At the touch of a button, the ceramic floor of the basin can be moved upwards until it forms a level with the worktop.

There is only a gap around it, so water can still drain off if the tap is opened.

To the right of this is a glass bar, into which a nearly seven-inch screen is embedded at the bottom edge.

This is used to control Solitaire, only there is a sensor at the front of the tap that reacts to touch.

There is a lot to control.

Because six different types of water come out of Solitaire's tap, all of which are filtered: still water at room temperature or ice-cold, moderately or properly sparkling, boiling or at a temperature of eighty degrees.

However, the luxury sink only offers all functions in the complete version.

Faucets that produce sparkling water or water at different temperatures are nothing new.

They are available from manufacturers such as Grohe, Blanco or Quooker.

While these devices have the controls on the tap, Solitaire is controlled via the lush screen.

While we were allowed to try the product for a few minutes, the operation seemed simple and well thought out.

When boiling hot water is drawn off in one or two intermediate steps, care is taken to ensure that it does not immediately shoot out of the tap and that no one accidentally burns themselves.

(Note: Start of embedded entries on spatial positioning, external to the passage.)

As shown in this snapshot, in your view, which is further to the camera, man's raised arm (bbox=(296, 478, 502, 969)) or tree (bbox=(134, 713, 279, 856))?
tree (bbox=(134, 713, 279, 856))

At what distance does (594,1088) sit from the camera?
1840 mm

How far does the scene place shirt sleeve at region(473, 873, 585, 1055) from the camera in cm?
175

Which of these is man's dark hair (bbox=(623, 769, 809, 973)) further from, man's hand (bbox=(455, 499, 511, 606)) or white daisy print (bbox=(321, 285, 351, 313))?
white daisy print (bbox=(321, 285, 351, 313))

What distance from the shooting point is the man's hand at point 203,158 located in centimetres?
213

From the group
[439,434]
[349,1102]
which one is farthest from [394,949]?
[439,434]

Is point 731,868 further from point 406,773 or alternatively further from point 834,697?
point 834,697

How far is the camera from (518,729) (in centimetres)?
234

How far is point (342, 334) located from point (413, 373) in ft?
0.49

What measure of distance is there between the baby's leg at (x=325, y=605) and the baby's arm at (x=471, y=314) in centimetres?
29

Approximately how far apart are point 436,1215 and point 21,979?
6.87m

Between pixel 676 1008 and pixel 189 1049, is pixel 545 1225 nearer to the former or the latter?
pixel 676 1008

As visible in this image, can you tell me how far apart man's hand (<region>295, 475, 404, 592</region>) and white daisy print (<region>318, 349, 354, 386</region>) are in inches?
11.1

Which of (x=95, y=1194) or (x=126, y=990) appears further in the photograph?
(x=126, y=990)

The ascent of the sink floor also starts from the display.

However, the secret lies in a second floor that sits tightly on top of the other.

Solitaire has installed a lifting device under the bottom shelf, with two crossing struts on the top.

Except for the small lifting platform, everything can be removed so that the pool can be kept clean.

The water runs off via an ordinary valve with a sieve insert and a siphon.

Solitaire is designed as a system with a base cabinet.

On the one hand, space is needed for the filter, the CO2 cartridge and the electronics.

On the other hand, two containers are hanging in a frame as rubbish bins, washing-up liquid, steel sponges or other things that are normally on the sink are hidden on a shelf.

And then another drawer warms and dries tea towels, which you put down damp there.

How strong and how long the mini heater heats up can be adjusted.

You pull out the lower part like the large drawer of a base cabinet that you know from normal kitchen furnishings.

The front is freely selectable and can therefore be integrated into any kitchen.

At sixty centimetres, Solitaire meets the standard size of most kitchen builders.

This can be ecologically disadvantageous

What could everyday life with this sink look like?

If you turn the tap to the left or right to the side, the flat surface becomes an extended worktop, on which there is space for a cutting board, for example, on which you can chop.

The ceramic floor with its lifting platform can withstand up to forty kilograms.

However, everything would have to be pushed aside again when water is needed for rinsing or for other actions.

It looks best when not cooked at all.

Then a tap without a single-lever mixer simply protrudes from the middle of the worktop, under which you casually place a glass and draw filtered, still or sparkling water.

The 80-degree function is practical for green tea drinkers.

Because water that is just under a hundred degrees hot can also be obtained, the days of the kettle are probably numbered.

An advantage of this system: you take just as much hot water as you need.

That can be up to 2.8 liters.

This can be ecologically disadvantageous.

The boiler keeps the hot water constantly available.

Solitaire indicates the power consumption in standby with eleven to 26 watt hours per day, about as much as a smartphone.

The electricity costs should not hurt customers economically.

After all, you have afforded a sink with a base cabinet for 10,000 euros.